I thought that for this blog entry I might talk a little about my own life as an artist. Students often struggle with motivation and time management and I wanted to talk a little about my own experiences as these two issues will follow you throughout your artistic career.
I am an artist living and working on the Isle of Lewis, quite a large Island in the Outer Hebrides. Living here creates a barrier of time and distance between me and almost everyone else which sets up an unusual environment for art practice as well as life in general. In a lot of ways I have much in common with my students who are all distance learners. We all need to find ways to maintain motivation and momentum and to have the confidence to claim ownership of our own learning whilst being as inventive as possible about taking advantage of whatever is out there for us.
Earlier in the year I decided to take a root and branch review of my practice and the way it fits into my life, with a view to making major changes to improve my professional life and give myself the best possible chance of making excellent work. I am putting more structure and support in place over the coming year and expect to be able to move forward to a more sustainable social practice.
Looking at my students I have found that the most consistent predictor of success on a course has been the student’s own readiness to give the course a chance. Students might be working full time or have children or health issues which might affect their studies, but success seems to depend on whether they have thought through the impact of whatever their circumstances are and found a good place for their art to sit in their lives. I live on a low income in a small solid fuel powered stone cottage with a lot of mud about the place and have a small daughter. This rather isolated lifestyle has affected my relationship with the wider art world since I moved here and perhaps the everyday stuff has slipped in and distracted me from really focussing on my practice and what I am doing it for.
Having studied psychology in the past, I set about researching ideas around motivation and fulfilment. I looked hard at what really made me tick and forced myself to be honest about what kinds of things motivated me both within my practice and more generally. The outcome was that I decided that I needed to build more structure into my working life and furnish that structure with plenty of opportunities for reward and peer interaction.
I decided that living on such a low income was inhibiting and so applied and successfully received funding to run a residency at the Island’s Art Club. I am now putting a proposal together for funding for me as an individual to enable me to work with other artists and technicians. This has provided, for the next 6 months at least, a regular extra income which will enable me to purchase materials and heat the studio.
I have attempted in the past to set up a graduate peer support group on the Island for artists but it hasn’t really worked. This time I approached a senior tutor and colleague and asked her if she would agree to mentor me over the next few months. She agreed and I organised funding for that too so that I now have my own ‘tutor’ in a sense; someone waiting to see what I will get up to. I have been studying Art History of the 20th century with the Open University this year and have used the course to patch the holes in my rather idiosyncratic journey through art history to date. The tutors at the OU, Paul Wood and Frances Robertson from Glasgow School of Art, were a great help and inspiration. Already through these actions I have increased the number of people involved in my work from one to four. It may well be that as my work progresses I will use the blog to ask for input from students.

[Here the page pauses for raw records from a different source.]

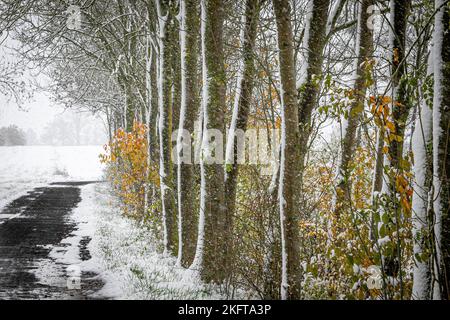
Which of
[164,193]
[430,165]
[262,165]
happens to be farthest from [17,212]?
[430,165]

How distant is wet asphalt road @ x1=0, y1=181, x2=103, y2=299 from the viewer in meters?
5.61

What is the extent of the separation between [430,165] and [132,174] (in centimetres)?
966

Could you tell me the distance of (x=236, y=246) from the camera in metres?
4.90

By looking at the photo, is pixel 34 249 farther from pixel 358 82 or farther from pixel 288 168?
pixel 358 82

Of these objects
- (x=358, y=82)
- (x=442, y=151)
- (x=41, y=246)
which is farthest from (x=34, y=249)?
(x=442, y=151)

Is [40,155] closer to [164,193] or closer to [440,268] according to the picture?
[164,193]

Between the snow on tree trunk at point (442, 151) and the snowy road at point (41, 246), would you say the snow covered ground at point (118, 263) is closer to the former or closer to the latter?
the snowy road at point (41, 246)

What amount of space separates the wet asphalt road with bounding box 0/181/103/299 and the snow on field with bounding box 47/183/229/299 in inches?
8.5

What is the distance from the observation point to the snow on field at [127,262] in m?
5.39

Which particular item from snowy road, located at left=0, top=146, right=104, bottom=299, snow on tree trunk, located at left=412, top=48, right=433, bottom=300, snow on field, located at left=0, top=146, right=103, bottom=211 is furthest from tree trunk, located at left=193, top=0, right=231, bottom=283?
snow on field, located at left=0, top=146, right=103, bottom=211

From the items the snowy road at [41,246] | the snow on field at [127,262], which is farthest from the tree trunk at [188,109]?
the snowy road at [41,246]

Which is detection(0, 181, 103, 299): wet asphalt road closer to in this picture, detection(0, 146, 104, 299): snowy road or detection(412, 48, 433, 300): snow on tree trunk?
detection(0, 146, 104, 299): snowy road

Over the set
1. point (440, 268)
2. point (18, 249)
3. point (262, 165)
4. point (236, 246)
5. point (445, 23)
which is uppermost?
point (445, 23)

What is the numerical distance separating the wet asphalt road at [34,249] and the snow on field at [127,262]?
216mm
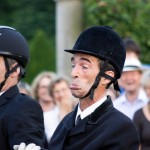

I have drawn up a work plan, my own ‘course’ if you like and have broken the ideas down into achievable units. I am working on several pieces at the same time and am building a little world of my own in my studio. I am building up my working environment by making things. The objects are not art works; they are subject matter or notes. It’s a stage between the observable world and my own art work. Like a model or filter – a morphing. I start with models (I have made a few but will significantly expand this) and will move into performances or interventions with a view to pulling them apart and reforming them as paintings.
Overall, the process of unpicking my attitude to my work, identifying gaps and areas where I needed extra help and then setting about filling those gaps has been enormously beneficial and I would encourage all OCA students to have a go at it.
No matter how you learn best, there will be things you can do to make yourself more productive. For example I prefer to listen to someone rather than read large amounts of text, and I prefer to hear from the artist themselves often rather than a critic. I have found the Tate channel to be an excellent resource for this. I am also a heavy user of iplayer series record for programmes about art and culture. If you find working alone difficult I would encourage you to use the forum and buddy up with other students whose work you enjoy. Some students even manage to persuade a friend to join up and they do the course together. Art magazines can provide a bit of a creative boost if you find one that resonates with you. I subscribe to the magazine Turpsbanana which features all my favourite painters and is pretty much entirely interviews with artists, usually one artist interviewing another in fact. Your tutor is there for you too so don’t lose contact even if you fall behind.
If any of you have top tips for how to maintain momentum on your course, perhaps you could post a reply to this blog – especially if it’s something a little odd!